Historic north Belfast wood receives boost

Toni Wilkinson and Andrew Christie from Hazelwood Integrated Primary School pictured with  Warren Bell, Alpha Resource Management; Rosie Irwin, the Woodland Trust; and Richard Rogers, Groundwork Northern Ireland. Picture by Michael Cooper. INNT 43-836CON
Toni Wilkinson and Andrew Christie from Hazelwood Integrated Primary School pictured with Warren Bell, Alpha Resource Management; Rosie Irwin, the Woodland Trust; and Richard Rogers, Groundwork Northern Ireland. Picture by Michael Cooper. INNT 43-836CON

A wood at the foot of Cave Hill, is set for a face-lift thanks to funding of almost £48,000 from the Alpha Programme, administered by Groundwork NI.

The tranquil Throne Wood is owned by the Woodland Trust and has a history almost as colourful as its wildlife.
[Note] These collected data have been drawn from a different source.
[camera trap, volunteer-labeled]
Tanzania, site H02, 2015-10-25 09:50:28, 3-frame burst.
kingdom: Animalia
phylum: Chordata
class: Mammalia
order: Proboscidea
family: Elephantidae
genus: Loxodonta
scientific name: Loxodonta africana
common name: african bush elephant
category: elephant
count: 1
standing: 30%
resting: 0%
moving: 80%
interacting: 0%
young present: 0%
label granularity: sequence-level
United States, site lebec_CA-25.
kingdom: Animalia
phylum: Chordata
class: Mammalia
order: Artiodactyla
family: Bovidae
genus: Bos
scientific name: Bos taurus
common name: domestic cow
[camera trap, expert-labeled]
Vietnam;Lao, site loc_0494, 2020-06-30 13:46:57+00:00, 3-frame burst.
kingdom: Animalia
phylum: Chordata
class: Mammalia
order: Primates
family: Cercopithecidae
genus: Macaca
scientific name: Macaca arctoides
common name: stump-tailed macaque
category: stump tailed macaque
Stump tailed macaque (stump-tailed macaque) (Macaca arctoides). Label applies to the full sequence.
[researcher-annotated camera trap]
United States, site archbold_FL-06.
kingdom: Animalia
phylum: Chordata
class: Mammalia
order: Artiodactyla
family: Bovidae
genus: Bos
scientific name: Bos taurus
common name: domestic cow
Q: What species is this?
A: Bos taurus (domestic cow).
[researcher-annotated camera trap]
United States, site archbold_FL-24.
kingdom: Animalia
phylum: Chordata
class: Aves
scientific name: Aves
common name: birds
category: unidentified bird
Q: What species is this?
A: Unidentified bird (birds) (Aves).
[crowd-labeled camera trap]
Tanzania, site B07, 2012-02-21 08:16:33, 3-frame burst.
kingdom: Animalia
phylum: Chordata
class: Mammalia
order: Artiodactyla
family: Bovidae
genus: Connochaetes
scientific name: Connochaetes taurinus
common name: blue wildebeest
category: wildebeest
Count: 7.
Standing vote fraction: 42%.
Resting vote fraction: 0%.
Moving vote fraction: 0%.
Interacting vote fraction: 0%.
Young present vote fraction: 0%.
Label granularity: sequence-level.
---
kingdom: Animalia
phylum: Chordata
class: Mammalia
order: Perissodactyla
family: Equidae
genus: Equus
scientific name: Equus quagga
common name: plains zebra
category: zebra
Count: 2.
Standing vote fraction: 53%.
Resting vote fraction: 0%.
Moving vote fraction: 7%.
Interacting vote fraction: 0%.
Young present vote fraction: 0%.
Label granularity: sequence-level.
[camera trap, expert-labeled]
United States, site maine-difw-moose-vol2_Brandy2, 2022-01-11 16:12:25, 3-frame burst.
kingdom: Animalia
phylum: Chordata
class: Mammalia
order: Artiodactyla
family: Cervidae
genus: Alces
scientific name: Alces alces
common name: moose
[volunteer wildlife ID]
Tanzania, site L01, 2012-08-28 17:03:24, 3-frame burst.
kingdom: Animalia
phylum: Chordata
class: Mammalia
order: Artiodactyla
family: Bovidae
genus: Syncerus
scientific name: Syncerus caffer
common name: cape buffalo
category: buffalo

With a programme of works about to take place, the charity hopes that members of the public will be encouraged to visit this currently hidden treasure-trove.

Probably planted in the early 1800s, the wood belonged to a house marked on the 1830 Ordnance Survey map as ‘The Throne’. The renowned poet Sir Samuel Ferguson, revered by WB Yeats, actually lived here for a time in the 1820s.

The wood also holds heart-warming memories of Sheila the baby elephant, from nearby Belfast Zoo. During the Second World War a number of the zoo animals were shot on orders from the Ministry of Public Security, with fears for public safety if the animals should escape during bombing. Baby Sheila was spared and taken under the wing of one of the zoo keepers, Denise Austin. Without the knowledge of the head keeper, Denise walked the calf every night to her home via Throne Wood. Every morning she was returned to the zoo.

Today times are more peaceful and, while unfortunately only faint traces of Throne House remain, some magnificent veteran trees – including beech and lime – have managed to survive.

The mature trees, buffered by hundreds of recently planted native saplings, are alive with insects and birds, including the goldcrest, treecreeper, jay and sparrowhawk. Several species of bat, such as the common pipistrelle, have also been spotted.

Throne Wood can be accessed via the Antrim Road. It will officially show-off its new look next spring, when visitors will be treated to colourful displays of bluebell, lesser celandine and wood anemone.